- _What is being asked_
Each line from the one that contains "From this visible" to the end of the material must be quoted exactly; include both end lines and nothing else.

- _Material for this task_

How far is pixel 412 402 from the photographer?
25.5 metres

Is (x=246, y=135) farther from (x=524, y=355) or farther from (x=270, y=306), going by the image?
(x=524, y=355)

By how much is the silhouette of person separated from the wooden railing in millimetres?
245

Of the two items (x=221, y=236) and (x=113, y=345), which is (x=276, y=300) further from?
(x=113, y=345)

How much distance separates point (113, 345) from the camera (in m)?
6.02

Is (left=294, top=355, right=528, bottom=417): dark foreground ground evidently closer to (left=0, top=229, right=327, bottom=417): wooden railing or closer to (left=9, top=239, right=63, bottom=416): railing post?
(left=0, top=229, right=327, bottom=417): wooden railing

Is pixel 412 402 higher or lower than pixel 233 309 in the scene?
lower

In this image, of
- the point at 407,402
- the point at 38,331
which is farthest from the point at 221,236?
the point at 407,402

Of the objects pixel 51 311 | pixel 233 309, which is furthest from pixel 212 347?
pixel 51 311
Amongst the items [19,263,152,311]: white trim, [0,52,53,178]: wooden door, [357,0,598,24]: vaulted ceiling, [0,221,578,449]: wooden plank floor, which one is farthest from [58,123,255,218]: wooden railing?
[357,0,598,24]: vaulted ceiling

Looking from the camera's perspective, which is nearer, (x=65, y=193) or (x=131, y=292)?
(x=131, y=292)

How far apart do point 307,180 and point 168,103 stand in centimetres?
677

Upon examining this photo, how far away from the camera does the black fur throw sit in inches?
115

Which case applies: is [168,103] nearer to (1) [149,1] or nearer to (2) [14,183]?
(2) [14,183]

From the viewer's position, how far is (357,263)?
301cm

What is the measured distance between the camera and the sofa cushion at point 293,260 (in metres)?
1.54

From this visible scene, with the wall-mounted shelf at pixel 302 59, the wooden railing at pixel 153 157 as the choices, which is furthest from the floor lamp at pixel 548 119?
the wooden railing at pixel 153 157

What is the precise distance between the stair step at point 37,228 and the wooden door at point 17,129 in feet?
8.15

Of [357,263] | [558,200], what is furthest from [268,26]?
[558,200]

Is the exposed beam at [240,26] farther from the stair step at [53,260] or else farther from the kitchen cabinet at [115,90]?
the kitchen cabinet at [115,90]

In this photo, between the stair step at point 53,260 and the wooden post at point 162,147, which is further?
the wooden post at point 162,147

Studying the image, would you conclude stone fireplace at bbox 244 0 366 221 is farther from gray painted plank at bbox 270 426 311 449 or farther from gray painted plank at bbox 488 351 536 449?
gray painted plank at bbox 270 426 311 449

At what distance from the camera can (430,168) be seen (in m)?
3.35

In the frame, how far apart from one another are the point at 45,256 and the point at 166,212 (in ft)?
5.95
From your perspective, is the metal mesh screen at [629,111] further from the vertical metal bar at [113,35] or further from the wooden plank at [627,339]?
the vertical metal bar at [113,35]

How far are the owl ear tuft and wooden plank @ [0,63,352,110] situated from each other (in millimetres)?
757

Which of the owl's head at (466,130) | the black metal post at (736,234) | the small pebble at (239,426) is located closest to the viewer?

- _Task solution_
From this visible scene, with the wall-mounted shelf at pixel 302 59, the wooden railing at pixel 153 157 as the choices, which is furthest from the floor lamp at pixel 548 119?
the wooden railing at pixel 153 157

What is the precise distance between the stair step at point 37,228 and the wooden door at point 17,129 in feet?
8.15

Of [357,263] | [558,200], what is furthest from [268,26]?
[558,200]

Is the exposed beam at [240,26] farther from the stair step at [53,260] or else farther from the kitchen cabinet at [115,90]?
the kitchen cabinet at [115,90]

In this photo, between the stair step at point 53,260 and the wooden post at point 162,147, which is further?
the wooden post at point 162,147

Studying the image, would you conclude stone fireplace at bbox 244 0 366 221 is farther from gray painted plank at bbox 270 426 311 449 or farther from gray painted plank at bbox 488 351 536 449?
gray painted plank at bbox 270 426 311 449

At what distance from the camera can (430,168) be seen (in m)?
3.35

In the frame, how far apart from one another are the point at 45,256 and the point at 166,212 (in ft)?
5.95
From your perspective, is the metal mesh screen at [629,111] further from the vertical metal bar at [113,35] or further from the wooden plank at [627,339]?
the vertical metal bar at [113,35]

How far are the owl ear tuft and wooden plank @ [0,63,352,110] situated from each other (in millimetres)?
757

Which of the owl's head at (466,130) | the black metal post at (736,234) | the small pebble at (239,426) is located closest to the viewer?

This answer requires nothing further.